E.g. ping hostA (hostA resides in domain3, so hostA.domain3 is the fqdn)
dns query for hostA through vpn results in "no such name"
then silence for 14 seconds (in fact following DNS rules, it waits 2s tries again, waits another 2s, then tries with another interface which is not the vpn interface and due to tunnel all, there is no reply and then dns resolver waits 6 seconds.... bla bla bla)
dns query for hostA.domain1 results in "no such name"
silence for 14 seconds
dns query for hostA.domain2 results in "no such name"
silence for 14 seconds
dns query for hostA.domain3 results in "x.x.x.x"
FINALLY, reply from my host after 45 seconds !!!
Is anyone else seeing this behavior? According TAC, this is "normal behavior". The workaround is Split Tunnel with Local LAN access. Then in stead of waiting for a timeout on the 2nd and 3rd queries, we get a "no such name" from the dns server configured on the local interface and the DNS resolver service moves on to the next suffix for the search domain.
Can you see our problem?
We tried with Windows native l2tp ipsec and there we don't have the issue!
The problem you mention should only happen in the case that the DHCP server is also the DNS server.
Due to the requirement for DHCP server ip address to be routed through the physical adapter, thus the DNS queries over physical adapter is attempted, but we block those DNS queries thus the timeout of ~ 14 seconds each time we switch to a new suffix.
There is a enhancement request to support full split DNS support instead of DNS fallback that we currently support.
The defect mentioned by Tom above is a feature enhancement, which we implemented with 3.0.4235 that may not be visible externally to Cisco.

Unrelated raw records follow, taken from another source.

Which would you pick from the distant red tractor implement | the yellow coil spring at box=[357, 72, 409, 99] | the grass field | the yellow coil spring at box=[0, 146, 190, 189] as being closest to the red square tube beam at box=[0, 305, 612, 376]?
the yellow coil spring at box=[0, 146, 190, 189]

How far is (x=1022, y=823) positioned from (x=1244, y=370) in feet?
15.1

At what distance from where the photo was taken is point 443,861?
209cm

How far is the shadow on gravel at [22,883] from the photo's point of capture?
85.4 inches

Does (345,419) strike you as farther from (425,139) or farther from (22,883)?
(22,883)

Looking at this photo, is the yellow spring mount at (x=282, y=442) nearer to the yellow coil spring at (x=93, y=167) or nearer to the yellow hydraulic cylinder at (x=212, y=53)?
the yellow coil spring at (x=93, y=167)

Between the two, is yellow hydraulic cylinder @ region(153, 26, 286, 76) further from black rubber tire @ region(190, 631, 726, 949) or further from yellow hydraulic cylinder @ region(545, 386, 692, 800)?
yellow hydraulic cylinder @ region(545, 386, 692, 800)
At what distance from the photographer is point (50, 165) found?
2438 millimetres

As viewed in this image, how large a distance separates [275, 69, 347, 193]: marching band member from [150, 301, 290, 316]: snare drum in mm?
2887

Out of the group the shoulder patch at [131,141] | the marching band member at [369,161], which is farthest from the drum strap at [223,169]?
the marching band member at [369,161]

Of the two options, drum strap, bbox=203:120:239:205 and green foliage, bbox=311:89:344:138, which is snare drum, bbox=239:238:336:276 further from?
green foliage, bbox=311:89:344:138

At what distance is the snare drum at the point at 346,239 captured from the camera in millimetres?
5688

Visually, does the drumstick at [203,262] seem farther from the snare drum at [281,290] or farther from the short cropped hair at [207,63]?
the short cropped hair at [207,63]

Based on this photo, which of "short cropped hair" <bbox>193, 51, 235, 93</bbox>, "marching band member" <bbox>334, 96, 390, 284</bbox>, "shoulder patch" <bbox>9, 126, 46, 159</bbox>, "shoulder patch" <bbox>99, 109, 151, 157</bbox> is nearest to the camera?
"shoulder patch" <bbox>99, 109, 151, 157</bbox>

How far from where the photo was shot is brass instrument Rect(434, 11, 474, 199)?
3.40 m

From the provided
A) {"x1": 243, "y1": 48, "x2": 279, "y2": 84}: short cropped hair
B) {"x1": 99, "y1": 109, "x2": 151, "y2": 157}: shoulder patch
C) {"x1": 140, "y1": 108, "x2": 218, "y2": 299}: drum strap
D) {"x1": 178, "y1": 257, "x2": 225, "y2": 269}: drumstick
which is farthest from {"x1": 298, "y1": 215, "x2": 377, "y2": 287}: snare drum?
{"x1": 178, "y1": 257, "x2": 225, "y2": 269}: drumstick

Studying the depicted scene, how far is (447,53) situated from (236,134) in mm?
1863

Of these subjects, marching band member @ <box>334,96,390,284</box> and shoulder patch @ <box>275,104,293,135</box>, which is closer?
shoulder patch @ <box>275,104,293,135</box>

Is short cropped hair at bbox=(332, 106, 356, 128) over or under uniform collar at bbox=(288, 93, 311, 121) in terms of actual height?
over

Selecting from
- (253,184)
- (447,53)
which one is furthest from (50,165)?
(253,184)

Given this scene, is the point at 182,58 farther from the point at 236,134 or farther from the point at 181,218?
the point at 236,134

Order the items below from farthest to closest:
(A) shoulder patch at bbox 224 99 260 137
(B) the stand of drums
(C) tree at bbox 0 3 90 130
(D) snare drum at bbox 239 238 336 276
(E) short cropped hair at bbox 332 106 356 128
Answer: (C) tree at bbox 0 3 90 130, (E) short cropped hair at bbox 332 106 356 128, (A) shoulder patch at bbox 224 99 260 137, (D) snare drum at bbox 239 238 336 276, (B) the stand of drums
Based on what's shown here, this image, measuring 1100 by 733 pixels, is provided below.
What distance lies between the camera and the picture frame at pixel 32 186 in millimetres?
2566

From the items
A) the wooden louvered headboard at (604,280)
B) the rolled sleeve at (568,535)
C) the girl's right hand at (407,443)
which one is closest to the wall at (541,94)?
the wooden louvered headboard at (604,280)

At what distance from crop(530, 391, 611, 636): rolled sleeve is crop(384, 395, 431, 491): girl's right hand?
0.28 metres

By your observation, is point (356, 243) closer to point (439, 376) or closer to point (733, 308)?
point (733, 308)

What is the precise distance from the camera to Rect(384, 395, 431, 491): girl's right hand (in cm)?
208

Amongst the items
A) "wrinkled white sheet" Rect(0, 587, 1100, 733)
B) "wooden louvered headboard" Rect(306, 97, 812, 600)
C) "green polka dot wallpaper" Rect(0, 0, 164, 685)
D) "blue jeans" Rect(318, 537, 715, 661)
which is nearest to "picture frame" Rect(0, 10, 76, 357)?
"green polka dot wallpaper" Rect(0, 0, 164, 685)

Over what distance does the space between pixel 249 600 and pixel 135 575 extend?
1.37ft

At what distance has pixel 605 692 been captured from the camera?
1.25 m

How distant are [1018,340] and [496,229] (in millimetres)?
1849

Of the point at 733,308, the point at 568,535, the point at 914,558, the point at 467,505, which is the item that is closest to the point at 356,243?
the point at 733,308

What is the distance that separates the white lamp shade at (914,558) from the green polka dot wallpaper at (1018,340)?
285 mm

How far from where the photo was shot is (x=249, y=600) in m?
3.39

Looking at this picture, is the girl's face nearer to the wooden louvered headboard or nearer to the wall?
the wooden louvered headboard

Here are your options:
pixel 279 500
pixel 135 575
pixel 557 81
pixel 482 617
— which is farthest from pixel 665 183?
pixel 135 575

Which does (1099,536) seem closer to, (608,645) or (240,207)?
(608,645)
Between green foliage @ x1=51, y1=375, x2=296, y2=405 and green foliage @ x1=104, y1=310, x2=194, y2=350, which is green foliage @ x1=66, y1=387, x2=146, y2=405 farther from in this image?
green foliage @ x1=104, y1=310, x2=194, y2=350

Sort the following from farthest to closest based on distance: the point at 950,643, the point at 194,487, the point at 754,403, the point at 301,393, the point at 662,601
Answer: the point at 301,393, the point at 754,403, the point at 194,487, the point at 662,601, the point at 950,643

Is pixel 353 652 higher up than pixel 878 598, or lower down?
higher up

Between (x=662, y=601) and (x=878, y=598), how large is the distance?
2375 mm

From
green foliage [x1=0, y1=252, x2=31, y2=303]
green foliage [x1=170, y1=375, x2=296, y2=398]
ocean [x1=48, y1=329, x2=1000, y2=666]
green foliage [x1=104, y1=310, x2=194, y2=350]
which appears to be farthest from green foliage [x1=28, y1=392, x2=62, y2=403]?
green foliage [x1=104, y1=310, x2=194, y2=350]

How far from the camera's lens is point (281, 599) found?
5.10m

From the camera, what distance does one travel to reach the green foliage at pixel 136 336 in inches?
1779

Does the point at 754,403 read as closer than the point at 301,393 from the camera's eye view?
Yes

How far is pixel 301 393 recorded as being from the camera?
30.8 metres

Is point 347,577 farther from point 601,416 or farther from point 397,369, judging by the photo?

However one of the issues with delayed name resolution is that if the DNS server IP assigned to the physical adapter via DHCP (or statically configured) is the same as the DHCP server IP, then the OS may be delaying the subsequent DNS queries by 15 seconds.
This can be verified by capturing traffic on the AnyConnect adapter of the PC.
With the fix of CSCtn14578 we are now able to force the dns resolution quicker through the tunnel instead of relying on the underlying OS to send subsequent queries. As said, with newer clients you would not run into this issue but check out CSCtq02141 which describes the problem more.